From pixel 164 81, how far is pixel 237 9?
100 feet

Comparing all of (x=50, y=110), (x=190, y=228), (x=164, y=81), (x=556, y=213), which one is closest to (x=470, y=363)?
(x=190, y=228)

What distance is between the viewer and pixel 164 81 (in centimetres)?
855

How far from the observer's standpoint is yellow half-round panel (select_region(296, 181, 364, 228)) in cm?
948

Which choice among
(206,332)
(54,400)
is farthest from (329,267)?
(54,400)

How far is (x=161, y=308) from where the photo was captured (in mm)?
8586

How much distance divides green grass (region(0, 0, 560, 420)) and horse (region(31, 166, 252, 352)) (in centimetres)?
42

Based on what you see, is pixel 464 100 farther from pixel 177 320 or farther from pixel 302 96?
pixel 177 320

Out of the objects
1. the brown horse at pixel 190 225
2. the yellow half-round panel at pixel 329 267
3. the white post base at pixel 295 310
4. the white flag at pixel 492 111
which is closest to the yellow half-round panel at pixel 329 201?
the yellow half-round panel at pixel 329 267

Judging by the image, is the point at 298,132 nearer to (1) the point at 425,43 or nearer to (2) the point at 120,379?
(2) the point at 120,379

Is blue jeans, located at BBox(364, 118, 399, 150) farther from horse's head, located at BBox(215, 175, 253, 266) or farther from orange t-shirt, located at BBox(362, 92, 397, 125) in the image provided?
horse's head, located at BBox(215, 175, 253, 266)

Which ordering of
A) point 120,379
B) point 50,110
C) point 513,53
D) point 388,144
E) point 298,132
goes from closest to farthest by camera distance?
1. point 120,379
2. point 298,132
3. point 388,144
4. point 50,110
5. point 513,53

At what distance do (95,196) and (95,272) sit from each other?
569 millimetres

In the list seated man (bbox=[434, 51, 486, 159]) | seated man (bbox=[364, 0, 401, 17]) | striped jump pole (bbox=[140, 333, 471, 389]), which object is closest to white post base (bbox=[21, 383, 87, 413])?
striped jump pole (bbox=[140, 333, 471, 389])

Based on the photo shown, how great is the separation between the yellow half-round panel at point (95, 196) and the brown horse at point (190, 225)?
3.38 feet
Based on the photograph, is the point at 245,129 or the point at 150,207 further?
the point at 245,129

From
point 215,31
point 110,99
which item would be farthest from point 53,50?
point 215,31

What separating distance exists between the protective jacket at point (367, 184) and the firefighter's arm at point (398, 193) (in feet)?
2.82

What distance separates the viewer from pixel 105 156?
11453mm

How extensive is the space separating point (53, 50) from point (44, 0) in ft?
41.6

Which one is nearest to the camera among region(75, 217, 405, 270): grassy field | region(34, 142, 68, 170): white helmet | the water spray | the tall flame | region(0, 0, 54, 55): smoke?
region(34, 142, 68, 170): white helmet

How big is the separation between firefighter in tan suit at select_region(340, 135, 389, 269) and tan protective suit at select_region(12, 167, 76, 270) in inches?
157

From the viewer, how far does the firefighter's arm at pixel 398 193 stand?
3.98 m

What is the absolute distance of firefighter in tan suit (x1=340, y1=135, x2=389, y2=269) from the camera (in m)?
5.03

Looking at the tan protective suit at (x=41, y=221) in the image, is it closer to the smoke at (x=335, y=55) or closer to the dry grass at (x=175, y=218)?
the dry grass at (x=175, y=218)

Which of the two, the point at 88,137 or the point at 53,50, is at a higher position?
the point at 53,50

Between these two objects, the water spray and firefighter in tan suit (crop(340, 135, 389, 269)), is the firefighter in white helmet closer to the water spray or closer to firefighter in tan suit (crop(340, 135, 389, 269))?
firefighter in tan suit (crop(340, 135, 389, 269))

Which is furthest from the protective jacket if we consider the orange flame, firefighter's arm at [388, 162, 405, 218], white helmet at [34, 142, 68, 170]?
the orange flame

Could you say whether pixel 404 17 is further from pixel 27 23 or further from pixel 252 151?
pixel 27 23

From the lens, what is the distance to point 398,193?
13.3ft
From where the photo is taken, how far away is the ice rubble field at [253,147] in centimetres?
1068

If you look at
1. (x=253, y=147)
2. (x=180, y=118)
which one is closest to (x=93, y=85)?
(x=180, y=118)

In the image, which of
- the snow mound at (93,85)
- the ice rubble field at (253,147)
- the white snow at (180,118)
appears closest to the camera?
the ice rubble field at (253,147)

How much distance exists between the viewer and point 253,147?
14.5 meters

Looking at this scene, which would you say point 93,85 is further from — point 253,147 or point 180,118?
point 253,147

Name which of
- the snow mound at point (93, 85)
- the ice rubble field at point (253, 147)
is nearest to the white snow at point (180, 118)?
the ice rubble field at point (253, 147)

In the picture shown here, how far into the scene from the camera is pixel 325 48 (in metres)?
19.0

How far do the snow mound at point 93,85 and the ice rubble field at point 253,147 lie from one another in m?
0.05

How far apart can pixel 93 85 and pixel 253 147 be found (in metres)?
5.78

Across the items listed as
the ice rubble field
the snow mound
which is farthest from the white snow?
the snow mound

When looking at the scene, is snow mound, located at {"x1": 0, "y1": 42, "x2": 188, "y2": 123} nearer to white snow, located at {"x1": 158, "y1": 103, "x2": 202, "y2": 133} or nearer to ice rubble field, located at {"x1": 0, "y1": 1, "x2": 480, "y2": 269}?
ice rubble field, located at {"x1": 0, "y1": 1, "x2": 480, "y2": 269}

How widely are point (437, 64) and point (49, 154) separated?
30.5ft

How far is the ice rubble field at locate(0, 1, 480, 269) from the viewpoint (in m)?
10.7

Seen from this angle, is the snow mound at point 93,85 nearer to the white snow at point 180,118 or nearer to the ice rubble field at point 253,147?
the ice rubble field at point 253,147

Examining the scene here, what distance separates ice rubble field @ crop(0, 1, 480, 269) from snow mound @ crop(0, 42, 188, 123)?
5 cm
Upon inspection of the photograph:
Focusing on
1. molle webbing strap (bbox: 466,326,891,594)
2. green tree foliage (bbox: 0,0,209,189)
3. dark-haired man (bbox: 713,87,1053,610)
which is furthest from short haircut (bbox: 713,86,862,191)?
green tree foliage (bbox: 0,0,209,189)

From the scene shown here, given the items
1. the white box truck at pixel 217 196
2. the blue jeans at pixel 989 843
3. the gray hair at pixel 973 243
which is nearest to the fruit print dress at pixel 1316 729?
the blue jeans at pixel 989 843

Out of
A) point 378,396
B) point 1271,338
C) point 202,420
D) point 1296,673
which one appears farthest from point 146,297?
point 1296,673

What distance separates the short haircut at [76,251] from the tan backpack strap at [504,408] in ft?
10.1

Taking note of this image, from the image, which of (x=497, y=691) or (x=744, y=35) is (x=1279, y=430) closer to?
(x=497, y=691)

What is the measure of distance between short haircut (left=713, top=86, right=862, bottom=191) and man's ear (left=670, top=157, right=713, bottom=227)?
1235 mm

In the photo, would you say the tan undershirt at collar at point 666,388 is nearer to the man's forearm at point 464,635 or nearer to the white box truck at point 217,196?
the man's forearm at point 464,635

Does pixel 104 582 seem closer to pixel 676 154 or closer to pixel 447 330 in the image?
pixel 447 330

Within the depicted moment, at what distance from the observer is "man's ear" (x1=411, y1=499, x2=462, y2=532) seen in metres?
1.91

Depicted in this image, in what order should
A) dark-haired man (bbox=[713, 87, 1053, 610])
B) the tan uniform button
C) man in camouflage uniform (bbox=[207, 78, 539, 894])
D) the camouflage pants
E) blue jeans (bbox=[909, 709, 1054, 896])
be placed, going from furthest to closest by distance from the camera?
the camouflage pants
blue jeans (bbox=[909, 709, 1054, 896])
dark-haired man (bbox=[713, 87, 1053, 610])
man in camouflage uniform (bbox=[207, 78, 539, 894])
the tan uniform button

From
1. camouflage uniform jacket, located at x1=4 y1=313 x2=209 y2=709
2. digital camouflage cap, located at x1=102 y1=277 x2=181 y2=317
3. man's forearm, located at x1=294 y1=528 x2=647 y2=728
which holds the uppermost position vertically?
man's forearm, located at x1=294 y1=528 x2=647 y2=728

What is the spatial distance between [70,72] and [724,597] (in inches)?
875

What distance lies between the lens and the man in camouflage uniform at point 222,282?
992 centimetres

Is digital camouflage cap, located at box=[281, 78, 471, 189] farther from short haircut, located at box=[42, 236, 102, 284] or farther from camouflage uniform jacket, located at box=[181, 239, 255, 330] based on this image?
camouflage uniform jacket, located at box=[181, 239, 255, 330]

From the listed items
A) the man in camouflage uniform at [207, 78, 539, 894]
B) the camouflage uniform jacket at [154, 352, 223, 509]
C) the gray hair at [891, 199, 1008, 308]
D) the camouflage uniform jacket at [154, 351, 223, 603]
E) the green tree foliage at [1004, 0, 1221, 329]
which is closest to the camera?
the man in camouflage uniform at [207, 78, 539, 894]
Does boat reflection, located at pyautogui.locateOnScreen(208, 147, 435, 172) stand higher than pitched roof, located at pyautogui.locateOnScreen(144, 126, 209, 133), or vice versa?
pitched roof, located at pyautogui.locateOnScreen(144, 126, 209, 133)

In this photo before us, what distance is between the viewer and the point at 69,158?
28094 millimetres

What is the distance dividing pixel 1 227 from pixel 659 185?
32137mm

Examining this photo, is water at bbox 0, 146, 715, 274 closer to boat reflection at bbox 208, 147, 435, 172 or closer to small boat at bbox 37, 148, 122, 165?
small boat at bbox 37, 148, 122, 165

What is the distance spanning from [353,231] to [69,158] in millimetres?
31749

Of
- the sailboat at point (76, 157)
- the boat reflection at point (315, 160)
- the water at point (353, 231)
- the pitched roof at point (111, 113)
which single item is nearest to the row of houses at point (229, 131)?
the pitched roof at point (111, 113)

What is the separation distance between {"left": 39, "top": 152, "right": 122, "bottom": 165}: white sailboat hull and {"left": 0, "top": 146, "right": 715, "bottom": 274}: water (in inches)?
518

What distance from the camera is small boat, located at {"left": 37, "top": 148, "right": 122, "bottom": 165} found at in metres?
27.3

******************************

▶ [Work to complete]:
Each line from the one containing "What is the distance spanning" to the final line of the entries above must be returned exactly, and no other line may appear.

▶ [Full response]:
What is the distance spanning from [353,231] to [69,158] in millimetres?
31749

Of
- the sailboat at point (76, 157)
- the boat reflection at point (315, 160)
- the water at point (353, 231)
- the pitched roof at point (111, 113)
which single item is nearest to the row of houses at point (229, 131)?
the pitched roof at point (111, 113)

What is the separation distance between {"left": 39, "top": 152, "right": 122, "bottom": 165}: white sailboat hull and {"left": 0, "top": 146, "right": 715, "bottom": 274}: water (in inches)?
518

What distance from the camera is small boat, located at {"left": 37, "top": 148, "right": 122, "bottom": 165} found at in metres?
27.3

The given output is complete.